The White Paper then makes a final summary of its commitments. These are:
• Support for the basic research: this is one of our key priorities for the next three years;
• Strong regulatory control, through the Medicines Control Agency, the Medical Devices Agency and the Gene Therapy Advisory Committee, and others;
• Careful attention to the views of all the stakeholders, through the Human Genetics Commission;
• Constructive partnership with industry. That means a commitment to wide dissemination of basic data, as shown through the successful international collaboration on the Human Genome Project, while providing the conditions for industry to invest and innovate;
• Action to harness the potentially enormous impact and benefits of gene science on future healthcare by developing a strategy for service provision in the National Health Service. This will tackle questions like genetic testing, counselling and the best use of emerging therapies.
But "Public trust is vital to innovation," the White Paper says. "That trust is easily lost and hard to win back. People in Britain generally support science and innovation. However, the recent controversies over BSE and genetically modified foods show that the public are also concerned about risks, particularly when they involve food and health. We must not dismiss these worries, nor get them out of hand. Were a climate of distrust to build up around science, it could drive scientists away from the UK and in the long run impoverish us."
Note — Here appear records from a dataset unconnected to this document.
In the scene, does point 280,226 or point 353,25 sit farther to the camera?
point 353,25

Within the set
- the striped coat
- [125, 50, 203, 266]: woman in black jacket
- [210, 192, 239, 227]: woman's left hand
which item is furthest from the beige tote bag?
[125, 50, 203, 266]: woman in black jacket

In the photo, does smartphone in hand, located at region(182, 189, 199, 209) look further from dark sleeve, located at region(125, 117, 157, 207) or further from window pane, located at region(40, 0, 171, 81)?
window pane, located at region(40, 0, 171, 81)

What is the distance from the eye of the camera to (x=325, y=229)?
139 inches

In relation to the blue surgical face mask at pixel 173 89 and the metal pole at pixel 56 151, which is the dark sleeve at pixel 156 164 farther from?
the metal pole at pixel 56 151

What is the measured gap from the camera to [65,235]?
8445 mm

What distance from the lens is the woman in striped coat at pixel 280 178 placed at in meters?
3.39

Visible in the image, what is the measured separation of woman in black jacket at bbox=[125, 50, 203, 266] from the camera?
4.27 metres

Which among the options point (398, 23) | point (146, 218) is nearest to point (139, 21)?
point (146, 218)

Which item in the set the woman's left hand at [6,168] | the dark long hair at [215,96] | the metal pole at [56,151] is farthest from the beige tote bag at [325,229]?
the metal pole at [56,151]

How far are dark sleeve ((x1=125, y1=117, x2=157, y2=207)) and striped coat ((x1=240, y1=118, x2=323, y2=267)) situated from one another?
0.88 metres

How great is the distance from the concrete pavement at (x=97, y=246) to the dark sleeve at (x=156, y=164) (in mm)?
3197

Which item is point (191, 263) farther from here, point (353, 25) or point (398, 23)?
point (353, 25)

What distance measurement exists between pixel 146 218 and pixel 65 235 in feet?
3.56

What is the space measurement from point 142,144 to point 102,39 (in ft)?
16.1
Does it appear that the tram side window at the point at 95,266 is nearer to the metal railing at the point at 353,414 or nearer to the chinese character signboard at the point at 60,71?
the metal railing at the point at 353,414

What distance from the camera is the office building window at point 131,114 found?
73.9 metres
The deeper question, though, which the White Paper emphatically does not address, is the debasement of language in which 'science' these days must always be read to mean 'technology'. Whereas the public might always have trusted a scientist to say honestly whether he or she thought the Moon was made of green cheese, a very different attitude prevails when the scientist is claiming the green cheese he or she — or his or her colleagues — have engineered, and patented, is safe.